The pension fund manager has invested in several Indian tech companies, including Flipkart, Byju’s, Versace Innovations and Eruditus, and will continue to allocate capital for such investments, even though technical valuations have recently come under pressure due to volatile global markets.
“Globally, there has been a slight improvement in technology valuations as rates have gone up. But for us, we see it as an important component of the global economy. It is important for us to have diversification and growth in our portfolio. What we focus on as an investor is really choosing our location.
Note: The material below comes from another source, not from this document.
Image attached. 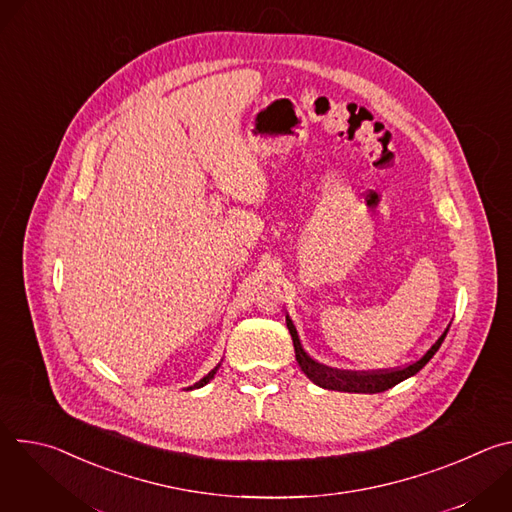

We don’t invest in everyone, and we take our time and find companies where we think they are high quality companies, and invest in them for the long term,” Graham said.
Sujit Govindaraju, managing director and head of India office, CPP Investments, said the pension fund manager has a nuanced approach to investing in technology companies. “There’s no one-size-fits-all answer. We go sub-region by sub-region, and then we evaluate what works. We’ve seen certain trends come into play. For example, China or In South Korea, once you hit $2,000 per capita income, household consumption just kicks in. That’s what’s happening in India in the last two-three years. But then you look sector by sector and What’s happening there. What’s the company’s ability to start monetizing? They will benefit, but they need to be very careful about how they’re using the cost curve as revenue grows. So “We look at it very minutely. We will not invest based on trends.”
Govindaraju said that CPP Investments has not invested in the pharma sector, but the sector sees promising opportunities post-Covid.
“India can be a big pharma powerhouse. What has happened after covid is that some companies have built some great capabilities. So we are looking for great pharma companies who can not only cater to the Indian audience but also become an export powerhouse and build long term capabilities.”